Copy out the final stretch of the listing: the line that contains "What is the exact" and all lines after it, exactly as they appear.

Stored items:
* * *
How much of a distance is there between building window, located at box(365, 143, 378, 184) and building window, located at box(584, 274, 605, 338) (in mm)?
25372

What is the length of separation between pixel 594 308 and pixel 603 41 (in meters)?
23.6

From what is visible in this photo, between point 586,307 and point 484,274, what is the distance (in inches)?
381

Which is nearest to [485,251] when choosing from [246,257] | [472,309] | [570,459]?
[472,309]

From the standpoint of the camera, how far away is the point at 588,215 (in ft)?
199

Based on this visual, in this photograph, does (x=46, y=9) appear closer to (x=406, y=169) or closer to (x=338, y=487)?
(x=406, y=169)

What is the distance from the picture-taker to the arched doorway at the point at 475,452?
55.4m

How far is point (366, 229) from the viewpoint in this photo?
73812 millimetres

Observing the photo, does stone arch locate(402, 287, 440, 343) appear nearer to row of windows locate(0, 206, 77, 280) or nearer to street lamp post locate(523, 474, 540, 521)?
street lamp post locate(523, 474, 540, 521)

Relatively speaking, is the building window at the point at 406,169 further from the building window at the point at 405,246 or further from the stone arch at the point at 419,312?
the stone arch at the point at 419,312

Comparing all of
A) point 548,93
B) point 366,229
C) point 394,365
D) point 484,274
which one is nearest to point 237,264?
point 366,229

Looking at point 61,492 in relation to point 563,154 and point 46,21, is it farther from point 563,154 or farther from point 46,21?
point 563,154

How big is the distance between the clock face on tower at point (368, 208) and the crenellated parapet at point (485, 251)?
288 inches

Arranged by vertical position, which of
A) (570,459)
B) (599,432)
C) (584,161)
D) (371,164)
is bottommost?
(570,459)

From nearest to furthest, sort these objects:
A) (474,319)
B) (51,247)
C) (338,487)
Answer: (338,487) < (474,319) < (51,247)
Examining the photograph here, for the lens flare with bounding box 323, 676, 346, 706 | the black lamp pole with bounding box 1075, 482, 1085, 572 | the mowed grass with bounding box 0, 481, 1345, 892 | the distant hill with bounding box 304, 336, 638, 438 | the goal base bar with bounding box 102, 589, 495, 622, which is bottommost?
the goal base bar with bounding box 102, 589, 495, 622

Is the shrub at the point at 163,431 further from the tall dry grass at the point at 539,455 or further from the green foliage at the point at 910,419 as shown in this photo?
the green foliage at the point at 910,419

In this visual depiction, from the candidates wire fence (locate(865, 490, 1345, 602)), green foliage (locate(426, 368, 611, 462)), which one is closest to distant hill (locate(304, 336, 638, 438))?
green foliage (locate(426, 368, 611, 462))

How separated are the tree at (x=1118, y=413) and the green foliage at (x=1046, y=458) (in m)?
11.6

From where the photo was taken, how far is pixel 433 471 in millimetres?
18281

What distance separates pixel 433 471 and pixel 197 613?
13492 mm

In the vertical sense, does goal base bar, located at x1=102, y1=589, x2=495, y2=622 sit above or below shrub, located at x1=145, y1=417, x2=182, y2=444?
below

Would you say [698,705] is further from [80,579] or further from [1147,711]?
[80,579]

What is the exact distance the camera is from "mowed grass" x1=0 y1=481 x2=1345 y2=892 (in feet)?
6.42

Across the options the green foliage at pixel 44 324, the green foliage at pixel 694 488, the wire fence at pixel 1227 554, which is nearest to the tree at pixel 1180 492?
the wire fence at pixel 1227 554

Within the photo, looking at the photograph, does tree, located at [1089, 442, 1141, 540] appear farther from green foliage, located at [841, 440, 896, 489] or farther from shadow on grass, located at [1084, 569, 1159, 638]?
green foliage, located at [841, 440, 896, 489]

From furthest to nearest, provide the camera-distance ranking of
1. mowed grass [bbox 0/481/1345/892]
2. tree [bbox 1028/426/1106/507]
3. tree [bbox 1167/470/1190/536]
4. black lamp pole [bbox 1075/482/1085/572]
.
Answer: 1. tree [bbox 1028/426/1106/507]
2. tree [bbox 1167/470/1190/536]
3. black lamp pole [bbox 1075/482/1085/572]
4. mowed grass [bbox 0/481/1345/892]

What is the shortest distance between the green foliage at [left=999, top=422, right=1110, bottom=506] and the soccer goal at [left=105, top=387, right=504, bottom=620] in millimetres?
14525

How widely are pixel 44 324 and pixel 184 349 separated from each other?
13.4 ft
* * *
→ **SOLUTION FOR THIS PROBLEM**:
What is the exact distance the camera is from "mowed grass" x1=0 y1=481 x2=1345 y2=892 (in feet)?
6.42

Across the options the green foliage at pixel 44 324, the green foliage at pixel 694 488, the wire fence at pixel 1227 554, which is nearest to the tree at pixel 1180 492?
the wire fence at pixel 1227 554

Within the photo, looking at the photograph, does tree, located at [1089, 442, 1141, 540] appear farther from green foliage, located at [841, 440, 896, 489] or farther from shadow on grass, located at [1084, 569, 1159, 638]?
green foliage, located at [841, 440, 896, 489]

From furthest to nearest, provide the camera-distance ranking of
1. mowed grass [bbox 0/481/1345/892]
2. tree [bbox 1028/426/1106/507]
3. tree [bbox 1167/470/1190/536]
4. black lamp pole [bbox 1075/482/1085/572]
.
Answer: 1. tree [bbox 1028/426/1106/507]
2. tree [bbox 1167/470/1190/536]
3. black lamp pole [bbox 1075/482/1085/572]
4. mowed grass [bbox 0/481/1345/892]

What is the shortest distance between the green foliage at [left=999, top=422, right=1110, bottom=506] and the soccer goal at [left=105, top=387, right=504, bottom=620] in millimetres?
14525

How widely are pixel 44 324 and pixel 184 349 separated from each other?
13.4 ft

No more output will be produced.